The question is the same as the title. Precisely,
Suppose $\Omega \subseteq \mathbb{C}$ is an open connected domain. Given two points $z_0, z_1 \in \Omega$, does there exist a rectifiable curve $\gamma : [0, 1] \to \Omega$ with $\gamma(0) = z_0, \gamma(1) = z_1$. What about piecewise $C^1$ $\gamma$ ?
Since $\mathbb{C}$ is locally path connected and $\Omega$ is connected, we have that $\Omega$ is path connected, so that there is a continuous curve $\gamma$ which starts at $z_0$ and ends at $z_1$. But can we always choose $\gamma$ to be rectifiable or piecewise $C^1$ (the latter would imply the former though).
Best Answer
Yes, we can. Take some continuous curve $C$ connecting the two points. Choose some open covering $\mathcal U$ of the curve by discs whose center is on the curve and which are contained in $\Omega$. Since the curve is the continuous image of a compact interval, it is itself compact, and thus there exists a finite subcovering of the curve by discs centered on the curve. For simplicity, add two additional discs, one centered at the start point, one at the end point.

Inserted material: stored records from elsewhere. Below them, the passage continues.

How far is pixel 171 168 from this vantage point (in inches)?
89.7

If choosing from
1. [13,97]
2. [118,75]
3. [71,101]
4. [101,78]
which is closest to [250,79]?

Now connect the centers of intersecting discs by straight lines. You get a connected graph whose (finite number of) edges are contained in $\Omega$, and connect start and end point. Now just choose any path from the start to end point along these edges.
To be completely rigorous, you need to fill in some blanks, though: Why can we choose $\mathcal U$ as desired? Why is the graph connected? Why are the edges contained in $\Omega$?